This season, even as airlines hike fares and go stingy on discounts, customers are gaining from the various offers given by travel portals.

For instance, Cleartrip had recently offered 50 per cent discount on all Go Air tickets for flights between midnight and noon. This offer had resulted in considerable increase of Go Air's recently-started night flight tickets. 

Others like Yatra are giving away several cashback offers through tie-ups with banks through which a customer gets substantial discount on fares.

According to experts, India is the only country where travel portals are allowed to give discounts even more than what airlines are themselves willing to offer. The advantage for airlines is that the bulk of most of these discounts is funded by the travel portals themselves or by the banks they tie-up with for the offers.

"We had tied-up with HDFC Bank [Get Quote] for 50 per cent discount for all airline tickets across the country bought through an HDFC credit card. The discounts were funded by us, the bank and a part of it by the airlines," said Cleartrip vice-president (marketing) Noel Swain.

Though the airline funds only part of the discounts it gets the full revenue for the ticket. For instance, even if a portal sells a Rs 5,000-ticket at Rs 4,500, the airline still gets Rs 5,000 as revenues for the ticket.

These offers are more valuable for the low-cost carriers because a major bulk of their ticket sales comes from travel portals also known as online travel agents (OTA).

For budget carriers like SpiceJet and Go Air, 25 per cent of their total sales is done by the OTAs. This chunk is more than a 100 per cent increase from last year wherein the portals accounted for only 10-12 per cent sales for both airlines.

According to industry figures, these offers increase tickets sales by more than 5 per cent for a full-service carrier and in excess of 10 per cent for a low-cost carrier.

Also, certain airlines tie up with travel portals to promote certain sectors which have not been doing well.

"After seeing lower-than-average load factors in our short-haul routes like Chennai-Bangalore and Coimbatore-Delhi we have asked one of these agencies to promote these sectors through major discounts. This way, the sales go up on the back of these discounts, even though we get total revenues from our tickets," said an executive of a low-cost airline.

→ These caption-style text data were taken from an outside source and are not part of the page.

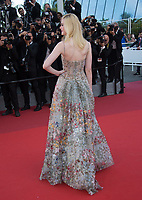 Elle Fanning at the 70th Anniversary Gala for the Festival de Cannes, Cannes, France. 23 May 2017<br /> Picture: Paul Smith/Featureflash/SilverHub 0208 004 5359 sales@silverhubmedia.com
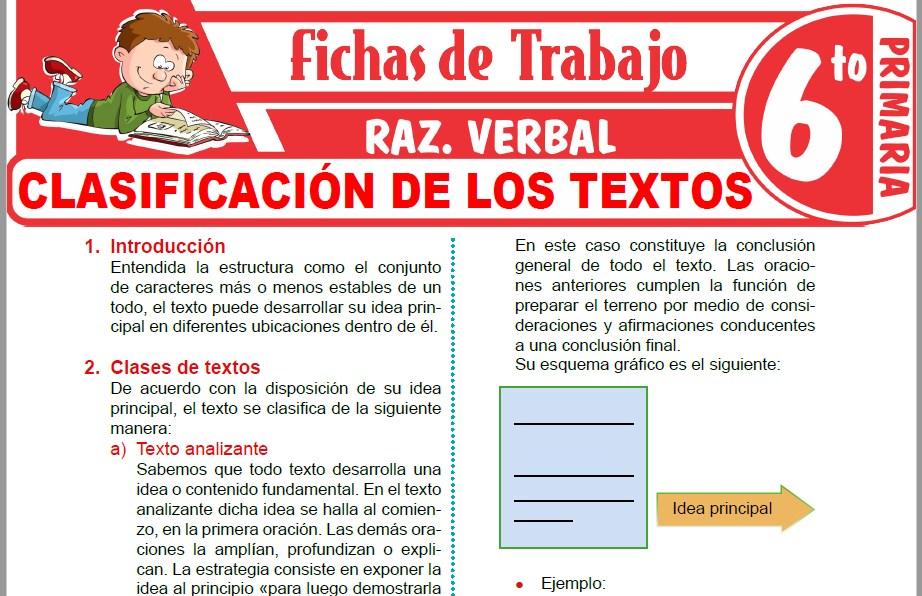 Modelos de la Ficha de Clasificación de los textos para Sexto de Primaria
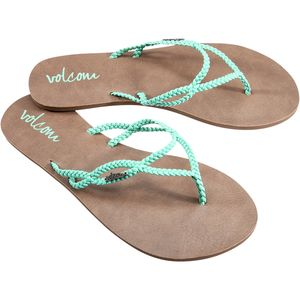 Volcom Party Sandal - Women's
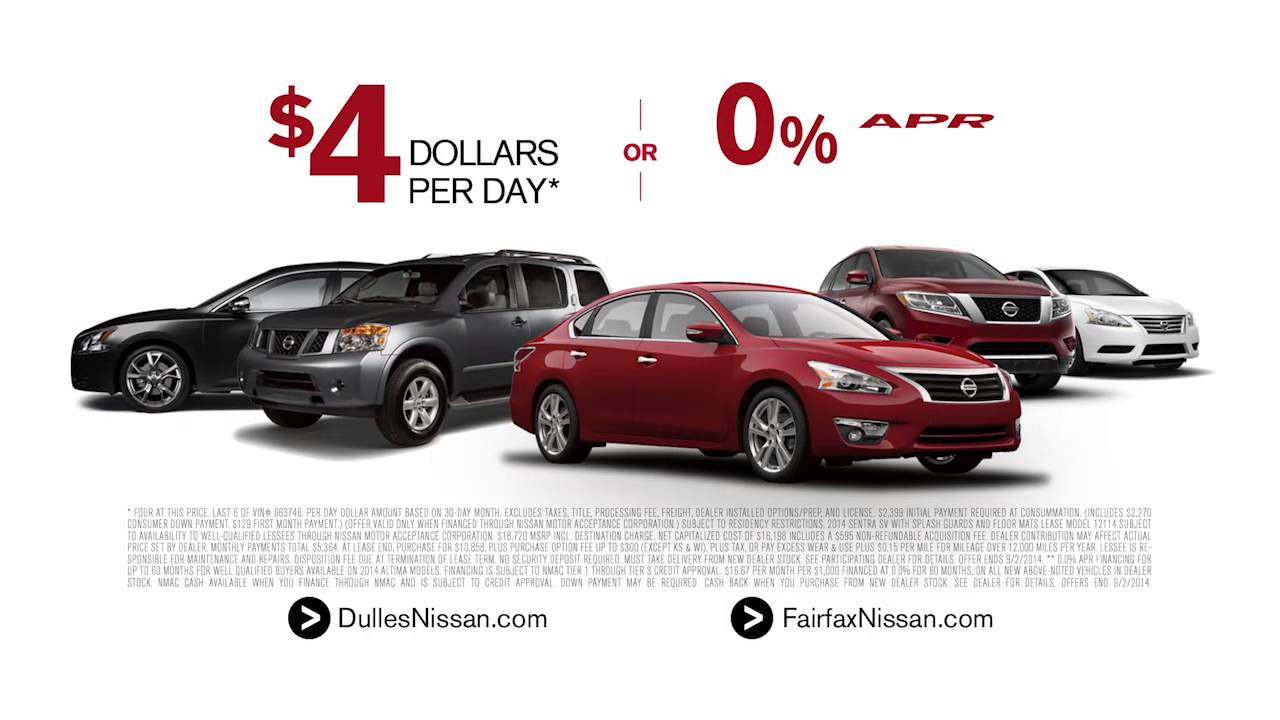 Bottom Line Sales Event at Brown's Nissan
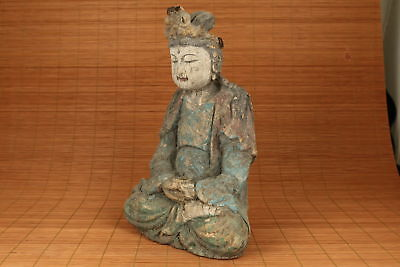 Rare Chinese Old Big Hand Carved Buddha Kwan-yin Statue Figure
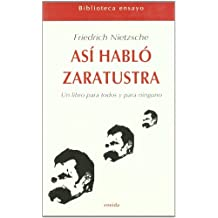 Asi Hablo Zaratustra (Ensayo)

According to industry sources, Simplifly Deccan also went for such promotions for sectors like Hyderabad-Bangalore and Hyderabad-Kochi where they were getting below-average load factors. "Some of these OTAs are at a very nascent stage and these offers help them increase their market share," said an airline executive.

Also, certain portals instead of giving away straight discounts are offering customer services that an airline does not offer. For example, even as there is a hue and cry about airlines not giving a compensation for cancelled flights, customer buying tickets from yatra are offered compensations of up to Rs 10,000 per cancelled flight.

However, there are some who think that this is a short-term strategy. "The only beneficiary from these offers are the consumers and not the airlines or travel portals," said Keyur Joshi, chief operating officer of Makemytrip, the oldest running travel portal in the country.

"First, these discounts are for too short a period to influence break-even yields on some route. Second, most of these OTAs have started giving discounts for all airlines. Third, no OTA will be able to fund these discounts for long as there are very low margins on these discounts," he adds.